Brats also makes me nostalgic for a time when celebrity journalism was mostly harmless and frivolous, rather than a weapon of gleeful destruction. You know, back before people like Perez Hilton became celebrities themselves by harassing young starlets for having the audacity to eat in public, or haranguing Britney Spears into an emotional breakdown. Back during a very silly time when being called a “brat” was the most grievous insult imaginable.
Thank you confirming this is the low stakes true crime doc that I like falling asleep to.
Just watching the preview the other day, I imagined the giant cork board with red yarn that Andrew uses to connect the Brat Pack together.

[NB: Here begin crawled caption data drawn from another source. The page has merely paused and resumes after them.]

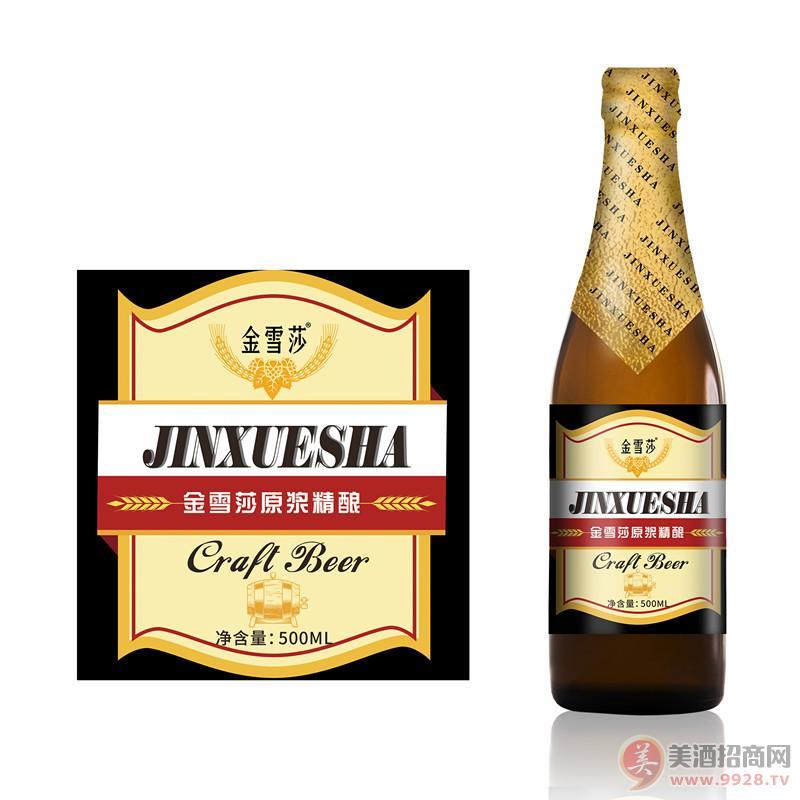 啤酒生�a加工VIP啤酒品牌定制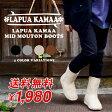 ミッド ムートンブーツ LAPUA KAMAA ラプア カーマ メンズ ボア ブーツ LK-28 折り返してショート丈に 2wayで履ける シャークソール かかと部分コーデュロイ仕様 靴 男性用 防寒 カジュアル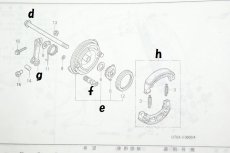 画像7: 【ホンダ純正流用ブレーキ強化】 スーパーカブ 大径ドラムブレーキセット(通称デカドラム)  (7)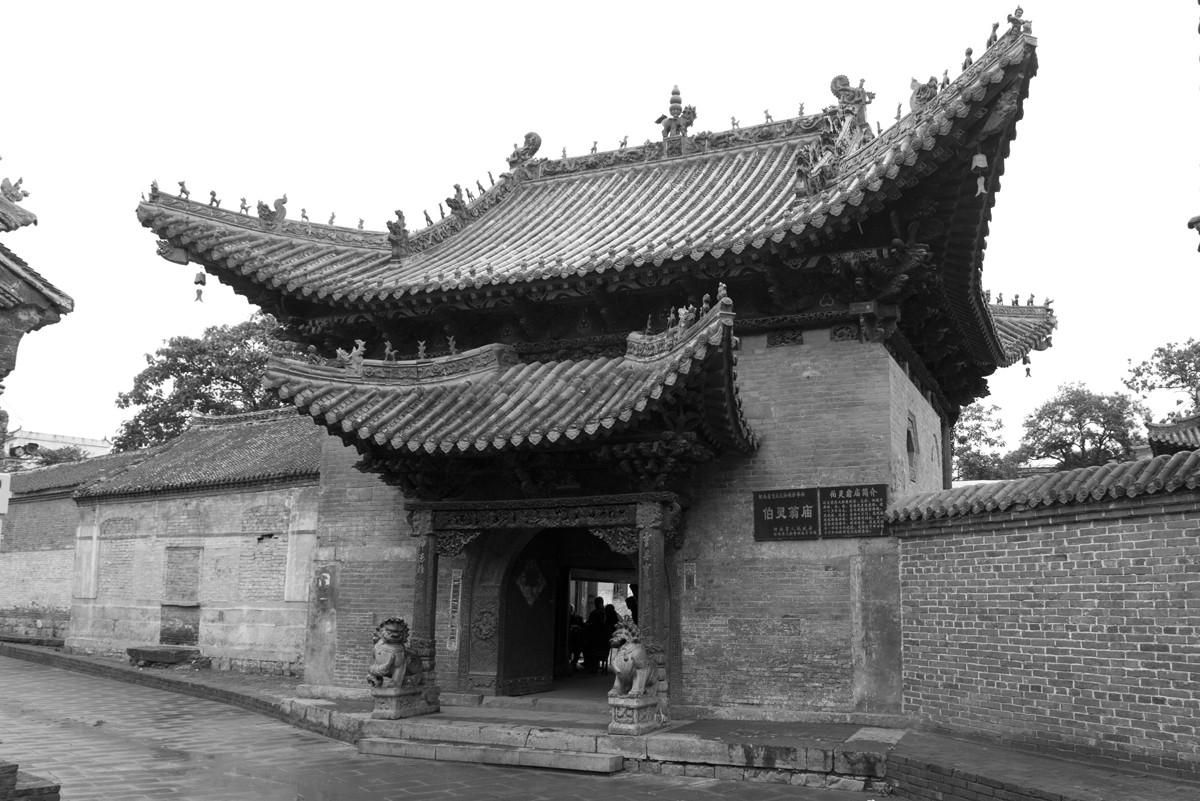 神垕古镇:神垕老街-伯灵翁庙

And if we are to stretch the Rat Pack metaphor to the point of breaking, I like to think about how there was the core members and then the honorary members. Dean Martin--an undeniable member--brought in Jerry Lewis. Don Rickles was not in the Rat Pack but he definitely hung out with them. I imagine this being the equivalent of Cesar Romero making a whole documentary trying to justify his place in the Rat Pack because he sometimes hung out with Humphrey Bogart and Angie Dickinson.